** START Record extracts **
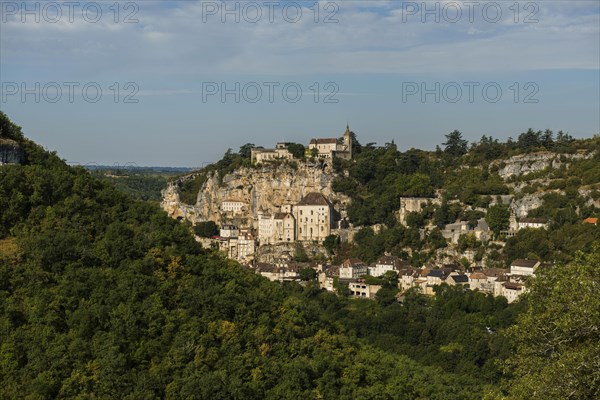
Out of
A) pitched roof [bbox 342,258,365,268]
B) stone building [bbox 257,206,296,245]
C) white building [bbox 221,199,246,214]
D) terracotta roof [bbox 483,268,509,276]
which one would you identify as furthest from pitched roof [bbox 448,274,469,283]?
white building [bbox 221,199,246,214]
** END Record extracts **
Retype the lines of every entry above word for word, leaving out the pictures.

Out of
A) pitched roof [bbox 342,258,365,268]
B) stone building [bbox 257,206,296,245]
C) white building [bbox 221,199,246,214]
D) terracotta roof [bbox 483,268,509,276]
which one would you identify as furthest from pitched roof [bbox 448,274,469,283]?
white building [bbox 221,199,246,214]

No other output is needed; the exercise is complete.